I’ve stayed away from reading other reviews before I wrote this one. I’ve heard the rumors about the betrayal some feel in the portrayal of one of the twentieth century’s most beloved heroes and father. Heroes fall a long distance off those pedestals created by an adoring public. And so Atticus Finch has taken one of the biggest falls into the abyss of humanness.
Even though I haven’t read the other reviews yet, I did check on Amazon to see how the book is doing. It beat records for pre-orders and is still No. 1 in some categories. It has received 1,641 reviews with an average 3.8 ranking (out of five).
I believe book reviews should be about the quality of the writing and story telling ability. If I disagree with a character’s viewpoint, then the author has done the job of making at least one reader feel something about the writing. Go Set a Watchman certainly achieves all those things. It’s a compelling story, filled with the quality writing expected from Harper Lee based on the literary genius of To Kill a Mockingbird. I found it fascinating to learn that Ms. Lee wrote this book first in the mid-fifties. Publishers rejected it, and one asked for her to change the character of Jean Louise “Scout” Finch to a child rather than the grown woman who comes home to Maycomb, Alabama, after the landmark Supreme Court decision in Brown versus the Board of Education in 1954.
Once I started reading, I couldn’t put the book down. That doesn’t happen to me very often these days. I couldn’t wait to meet the grown up Scout to learn how she grew out of her tomboy phase. Her adult character rang true to the beloved Scout of To Kill a Mockingbird. It’s a marvel how Ms. Lee took what she originally created in the adult Scout and transformed her into the child. She’s adept at characterization. I loved Alexandra “Aunty” and Uncle John. Both characters provided foils and moral low and high points in the story. Atticus is mostly absent from the main part of the novel, and that added to the tension as some shocking details come to light and nearly send Scout back to New York City forever. I read as fast as I could so I could get to the part where Atticus declares true or false the accusations building in Scout’s mind against him.

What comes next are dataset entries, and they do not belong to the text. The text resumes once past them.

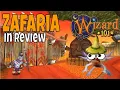 WORST FIELD TRIP EVER Wizard101 Zafaria In Review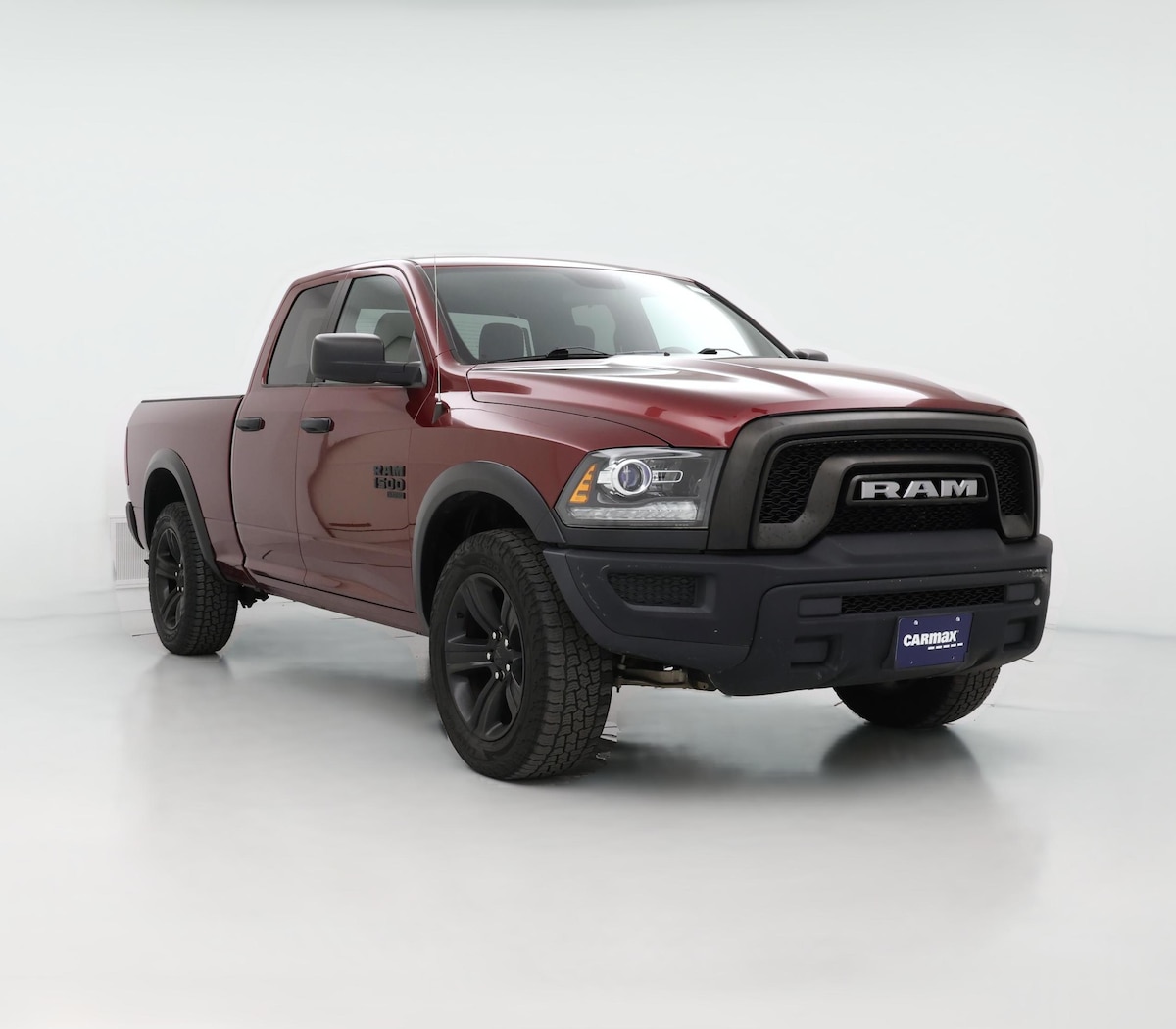 Featured vehicle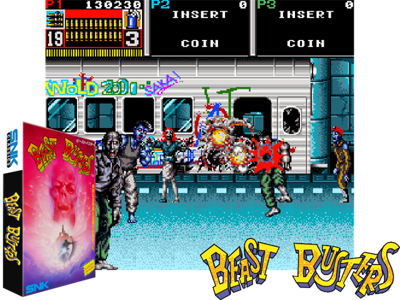 Beast Busters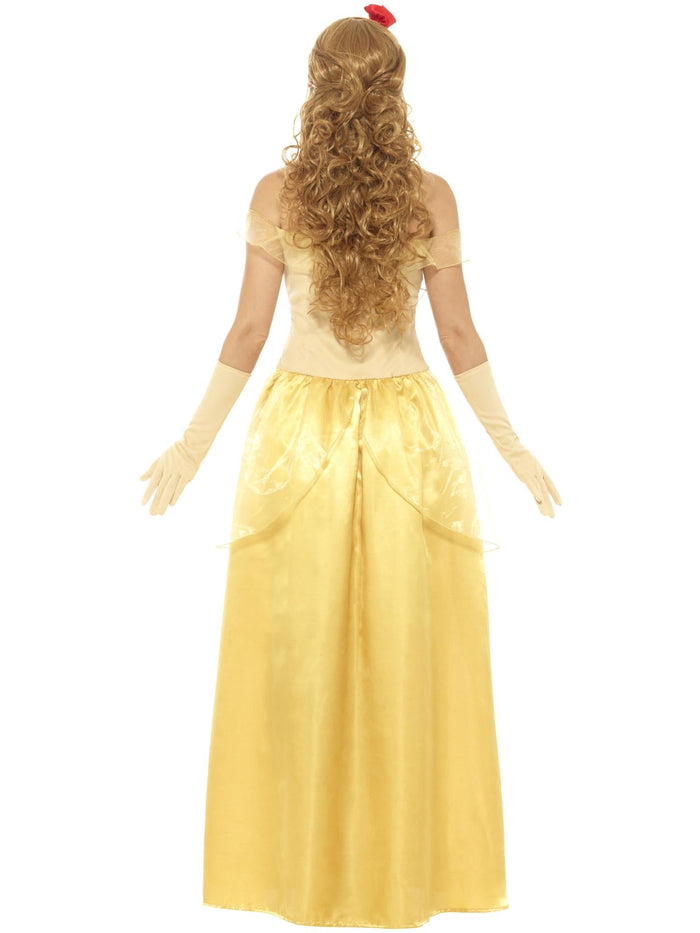 Golden Princess Costume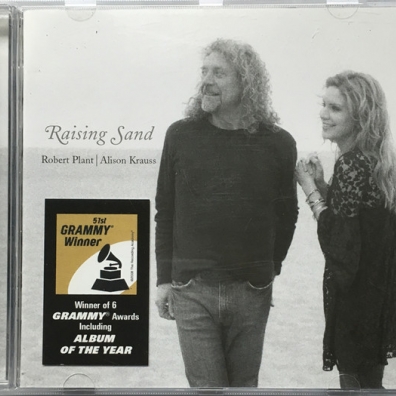 Robert Plant (Роберт Плант): Raising Sand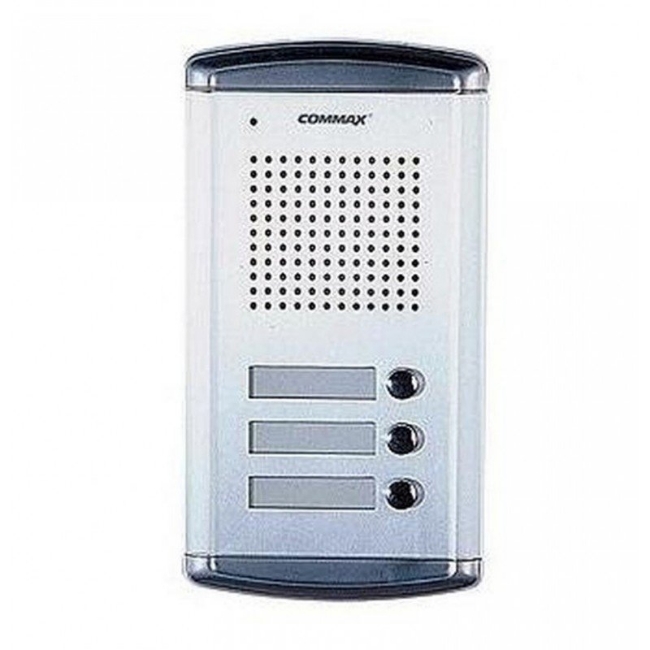 Poza cu Post exterior interfon pentru trei familii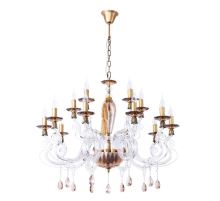 Подвесная люстра Divinare Ambra 5127/21 LM-15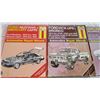 Image 2 : Ford Mustang Automotive Repair Manual and other assorted car books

Jean Louise is caught in the shades of gray areas of adulthood, with one foot back in the world of Scout and her brother Jem, and the other area where she faces the harsh realities of a culture not ready for change. She’s polarized, and most of the time, she feels as if she belongs no where, or even worse, that she doesn’t even exist at all. Her Uncle John plays the role of mediator between those worlds in this novel. He tells her at a crucial moment in her awakening, “You’ve walked into the middle of a revolution.”
There are some uneven points in the novel, but it could be a literary technique Ms. Lee chose. Two or three times there’s a subtle shift in point of view, but for the most part, the reader knows the story only from Scout’s point of view.
Atticus may have fallen off his white horse, but he gives his reasons, which are both shocking and parental. His views on race relations, and the whole African American race as a whole, jar with his other persona from years earlier. However, he wisely knows that for Scout to shift into full maturity, she must not view him as infallible.
Harper Lee has written a book of a time and era that existed in this country. Attitudes such as the ones portrayed in the novel still exist in pockets or have shifted to other groups. Arguments about states’ rights versus the federal government give this novel an eerily relevant and insightful view of the lengths folks might go to to protect the status quo. You could insert “gay” or “illegal immigrant” instead of the “Negro” of this novel to understand how timely her novel really is. She hasn’t written a racist book as some suggest, but she’s written a book about the history of an era in which some of the characters are racist. It’s who she’s portrayed as the racist that has upset folks.
She knocked down an icon in Atticus Finch, but perhaps it was time. An icon in the most original sense of the word means something that is idealized and then is destroyed before it is worshiped to the exclusion of all else. The icons of the past were literally smashed on the steps of cathedrals and annihilated so as not to become too powerful.
He was letting you break your icons one by one. He was letting you reduce him to the status of a human being. -John Finch to Jean Louise in Go Set A Watchman
While I’m not sure Atticus Finch needs to be destroyed completely, in the real world, he most likely would have held some of the beliefs espoused in Go Set a Watchman, with his privileged status of a southern gentleman who was born shortly after the Civil War.
Finally, just a personal aside. As she flashed back to her childhood,I kept waiting for a reference to Boo Radley. Nothing. So perhaps the character only came to her upon revision for the Pulitzer Prize winning To Kill a Mockingbird.
I recommend reading this book for its outstanding literary content and its historical perspective. We need to remember our history because we sure are doing a terrific/horrific job of repeating it.